-------- RECORDS SHOWN

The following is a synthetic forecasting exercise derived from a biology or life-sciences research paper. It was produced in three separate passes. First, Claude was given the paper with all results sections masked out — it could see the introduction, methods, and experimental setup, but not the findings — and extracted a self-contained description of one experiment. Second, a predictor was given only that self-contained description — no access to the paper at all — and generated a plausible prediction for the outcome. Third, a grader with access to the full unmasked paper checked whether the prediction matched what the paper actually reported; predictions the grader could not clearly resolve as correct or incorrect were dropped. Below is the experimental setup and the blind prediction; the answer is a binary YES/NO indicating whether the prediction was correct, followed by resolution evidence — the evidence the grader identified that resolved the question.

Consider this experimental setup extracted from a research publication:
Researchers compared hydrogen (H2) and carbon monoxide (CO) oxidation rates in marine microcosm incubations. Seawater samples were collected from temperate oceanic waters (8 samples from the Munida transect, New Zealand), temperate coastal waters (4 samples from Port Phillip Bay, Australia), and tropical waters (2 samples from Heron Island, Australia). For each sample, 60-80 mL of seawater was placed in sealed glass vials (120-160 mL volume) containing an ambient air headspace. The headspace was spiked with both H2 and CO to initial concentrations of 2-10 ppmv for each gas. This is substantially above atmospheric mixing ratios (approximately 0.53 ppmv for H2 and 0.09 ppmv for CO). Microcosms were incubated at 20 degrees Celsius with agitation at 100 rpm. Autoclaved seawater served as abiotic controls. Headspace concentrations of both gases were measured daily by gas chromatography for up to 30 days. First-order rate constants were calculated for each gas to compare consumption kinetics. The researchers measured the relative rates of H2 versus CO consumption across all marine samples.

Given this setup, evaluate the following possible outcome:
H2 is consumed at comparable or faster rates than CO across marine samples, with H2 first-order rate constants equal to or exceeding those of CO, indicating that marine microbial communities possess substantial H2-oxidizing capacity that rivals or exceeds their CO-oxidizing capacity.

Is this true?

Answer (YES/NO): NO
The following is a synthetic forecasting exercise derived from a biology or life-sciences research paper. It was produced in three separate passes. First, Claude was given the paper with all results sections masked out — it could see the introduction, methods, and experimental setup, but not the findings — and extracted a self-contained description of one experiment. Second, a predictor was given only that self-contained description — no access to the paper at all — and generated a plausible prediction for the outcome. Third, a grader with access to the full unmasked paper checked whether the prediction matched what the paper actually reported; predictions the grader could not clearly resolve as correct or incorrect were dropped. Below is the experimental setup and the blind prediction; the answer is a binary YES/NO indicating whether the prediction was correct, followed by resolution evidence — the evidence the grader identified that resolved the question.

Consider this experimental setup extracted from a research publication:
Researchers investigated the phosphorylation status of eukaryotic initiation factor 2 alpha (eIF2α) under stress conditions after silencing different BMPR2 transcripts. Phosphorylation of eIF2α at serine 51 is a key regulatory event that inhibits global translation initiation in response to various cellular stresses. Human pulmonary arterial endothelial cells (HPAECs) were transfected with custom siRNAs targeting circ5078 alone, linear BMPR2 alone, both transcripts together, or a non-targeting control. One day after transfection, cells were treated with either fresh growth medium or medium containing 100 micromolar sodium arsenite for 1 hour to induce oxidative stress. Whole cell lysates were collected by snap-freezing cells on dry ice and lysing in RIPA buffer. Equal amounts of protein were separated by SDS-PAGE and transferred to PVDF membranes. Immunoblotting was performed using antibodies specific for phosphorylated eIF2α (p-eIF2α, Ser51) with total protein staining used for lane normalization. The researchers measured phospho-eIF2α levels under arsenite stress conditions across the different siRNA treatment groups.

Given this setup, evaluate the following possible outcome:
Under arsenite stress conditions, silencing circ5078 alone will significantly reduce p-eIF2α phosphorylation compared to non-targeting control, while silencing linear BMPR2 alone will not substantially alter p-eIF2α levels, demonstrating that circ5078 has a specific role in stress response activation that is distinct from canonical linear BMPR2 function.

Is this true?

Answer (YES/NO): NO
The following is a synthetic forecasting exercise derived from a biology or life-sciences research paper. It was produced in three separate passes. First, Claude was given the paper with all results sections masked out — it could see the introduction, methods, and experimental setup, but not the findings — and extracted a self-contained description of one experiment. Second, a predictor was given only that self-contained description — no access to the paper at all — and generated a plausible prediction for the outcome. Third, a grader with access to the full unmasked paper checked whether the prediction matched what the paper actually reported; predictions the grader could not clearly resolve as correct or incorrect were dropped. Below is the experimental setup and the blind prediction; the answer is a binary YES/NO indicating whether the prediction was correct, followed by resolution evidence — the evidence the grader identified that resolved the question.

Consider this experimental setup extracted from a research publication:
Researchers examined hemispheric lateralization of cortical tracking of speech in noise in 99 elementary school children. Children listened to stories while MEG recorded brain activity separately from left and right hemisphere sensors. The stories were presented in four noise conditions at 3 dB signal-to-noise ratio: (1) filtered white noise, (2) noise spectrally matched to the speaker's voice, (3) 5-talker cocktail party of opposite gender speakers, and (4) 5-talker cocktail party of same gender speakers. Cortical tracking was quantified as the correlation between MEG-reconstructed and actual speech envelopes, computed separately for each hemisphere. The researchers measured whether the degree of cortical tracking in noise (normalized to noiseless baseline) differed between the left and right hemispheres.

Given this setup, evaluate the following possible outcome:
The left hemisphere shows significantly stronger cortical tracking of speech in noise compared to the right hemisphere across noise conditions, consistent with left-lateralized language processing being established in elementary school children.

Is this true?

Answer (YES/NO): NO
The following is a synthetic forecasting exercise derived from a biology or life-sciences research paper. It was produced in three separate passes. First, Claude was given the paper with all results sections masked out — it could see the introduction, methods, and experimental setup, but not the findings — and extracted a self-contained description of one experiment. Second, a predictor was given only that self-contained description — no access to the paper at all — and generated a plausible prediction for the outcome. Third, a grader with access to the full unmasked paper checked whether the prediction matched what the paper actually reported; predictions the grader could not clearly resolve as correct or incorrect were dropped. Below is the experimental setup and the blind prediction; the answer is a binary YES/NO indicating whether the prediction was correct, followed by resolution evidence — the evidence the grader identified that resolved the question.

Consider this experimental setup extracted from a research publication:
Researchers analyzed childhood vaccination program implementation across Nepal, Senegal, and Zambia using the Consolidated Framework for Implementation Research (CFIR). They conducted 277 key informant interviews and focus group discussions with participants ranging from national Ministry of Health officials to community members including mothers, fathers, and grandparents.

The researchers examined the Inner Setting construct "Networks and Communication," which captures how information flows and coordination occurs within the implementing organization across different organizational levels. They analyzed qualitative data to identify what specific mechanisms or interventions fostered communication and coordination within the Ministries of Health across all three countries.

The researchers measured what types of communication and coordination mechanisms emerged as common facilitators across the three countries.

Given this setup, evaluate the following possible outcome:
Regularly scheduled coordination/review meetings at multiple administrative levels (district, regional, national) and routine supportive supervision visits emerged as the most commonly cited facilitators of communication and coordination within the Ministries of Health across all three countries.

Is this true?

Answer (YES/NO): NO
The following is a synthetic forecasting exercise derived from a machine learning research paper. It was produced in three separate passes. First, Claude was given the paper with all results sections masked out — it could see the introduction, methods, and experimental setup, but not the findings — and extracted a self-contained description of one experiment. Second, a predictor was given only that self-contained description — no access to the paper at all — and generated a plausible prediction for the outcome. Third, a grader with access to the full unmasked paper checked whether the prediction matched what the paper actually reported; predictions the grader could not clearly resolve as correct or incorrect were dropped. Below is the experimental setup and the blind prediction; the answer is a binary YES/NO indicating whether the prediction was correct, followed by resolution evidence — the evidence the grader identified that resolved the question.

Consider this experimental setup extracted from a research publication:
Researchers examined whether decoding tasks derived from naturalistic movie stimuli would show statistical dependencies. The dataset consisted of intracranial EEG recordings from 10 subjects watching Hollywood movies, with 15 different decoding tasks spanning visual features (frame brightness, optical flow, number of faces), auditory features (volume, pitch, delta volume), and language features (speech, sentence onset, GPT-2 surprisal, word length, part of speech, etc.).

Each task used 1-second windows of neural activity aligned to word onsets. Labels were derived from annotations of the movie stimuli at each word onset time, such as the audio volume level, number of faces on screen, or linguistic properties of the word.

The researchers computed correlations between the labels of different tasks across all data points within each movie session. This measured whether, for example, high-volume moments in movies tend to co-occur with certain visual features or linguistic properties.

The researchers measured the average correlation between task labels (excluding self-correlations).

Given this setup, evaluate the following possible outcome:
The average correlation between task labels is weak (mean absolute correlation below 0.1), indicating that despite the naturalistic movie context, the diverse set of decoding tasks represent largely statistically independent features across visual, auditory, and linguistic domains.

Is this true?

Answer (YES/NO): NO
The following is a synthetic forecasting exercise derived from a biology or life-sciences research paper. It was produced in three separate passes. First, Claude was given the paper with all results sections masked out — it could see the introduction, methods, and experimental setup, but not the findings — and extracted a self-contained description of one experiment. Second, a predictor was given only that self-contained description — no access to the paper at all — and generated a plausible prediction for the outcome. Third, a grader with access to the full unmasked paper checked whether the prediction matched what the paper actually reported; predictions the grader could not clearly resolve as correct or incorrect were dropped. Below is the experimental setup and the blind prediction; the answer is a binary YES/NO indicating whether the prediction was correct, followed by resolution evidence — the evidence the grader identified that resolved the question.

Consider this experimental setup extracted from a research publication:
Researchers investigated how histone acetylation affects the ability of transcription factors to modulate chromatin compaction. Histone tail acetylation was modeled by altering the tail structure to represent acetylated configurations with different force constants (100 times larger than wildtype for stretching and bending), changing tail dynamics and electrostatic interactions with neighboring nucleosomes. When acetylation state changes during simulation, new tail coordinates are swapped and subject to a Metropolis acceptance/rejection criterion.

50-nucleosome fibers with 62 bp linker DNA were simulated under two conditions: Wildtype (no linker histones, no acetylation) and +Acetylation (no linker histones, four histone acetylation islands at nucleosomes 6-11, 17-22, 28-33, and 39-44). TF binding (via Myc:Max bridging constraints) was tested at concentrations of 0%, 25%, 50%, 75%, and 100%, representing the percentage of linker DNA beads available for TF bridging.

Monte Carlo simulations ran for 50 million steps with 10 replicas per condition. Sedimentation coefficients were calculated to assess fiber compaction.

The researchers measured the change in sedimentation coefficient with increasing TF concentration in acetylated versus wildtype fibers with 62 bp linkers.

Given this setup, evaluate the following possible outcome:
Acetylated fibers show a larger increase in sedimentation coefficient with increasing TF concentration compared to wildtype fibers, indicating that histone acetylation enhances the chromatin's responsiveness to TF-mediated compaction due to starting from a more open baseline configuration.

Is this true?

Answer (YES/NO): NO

----------------

_WHAT YOU NEED TO DO:_
Looking at the data above, return every line from the one with "The researchers measured the average" down to the one with "Researchers investigated how", exactly and inclusively.

_RESPONSE TO THIS EXERCISE:_
The researchers measured the average correlation between task labels (excluding self-correlations).

Given this setup, evaluate the following possible outcome:
The average correlation between task labels is weak (mean absolute correlation below 0.1), indicating that despite the naturalistic movie context, the diverse set of decoding tasks represent largely statistically independent features across visual, auditory, and linguistic domains.

Is this true?

Answer (YES/NO): NO
The following is a synthetic forecasting exercise derived from a biology or life-sciences research paper. It was produced in three separate passes. First, Claude was given the paper with all results sections masked out — it could see the introduction, methods, and experimental setup, but not the findings — and extracted a self-contained description of one experiment. Second, a predictor was given only that self-contained description — no access to the paper at all — and generated a plausible prediction for the outcome. Third, a grader with access to the full unmasked paper checked whether the prediction matched what the paper actually reported; predictions the grader could not clearly resolve as correct or incorrect were dropped. Below is the experimental setup and the blind prediction; the answer is a binary YES/NO indicating whether the prediction was correct, followed by resolution evidence — the evidence the grader identified that resolved the question.

Consider this experimental setup extracted from a research publication:
Researchers investigated how histone acetylation affects the ability of transcription factors to modulate chromatin compaction. Histone tail acetylation was modeled by altering the tail structure to represent acetylated configurations with different force constants (100 times larger than wildtype for stretching and bending), changing tail dynamics and electrostatic interactions with neighboring nucleosomes. When acetylation state changes during simulation, new tail coordinates are swapped and subject to a Metropolis acceptance/rejection criterion.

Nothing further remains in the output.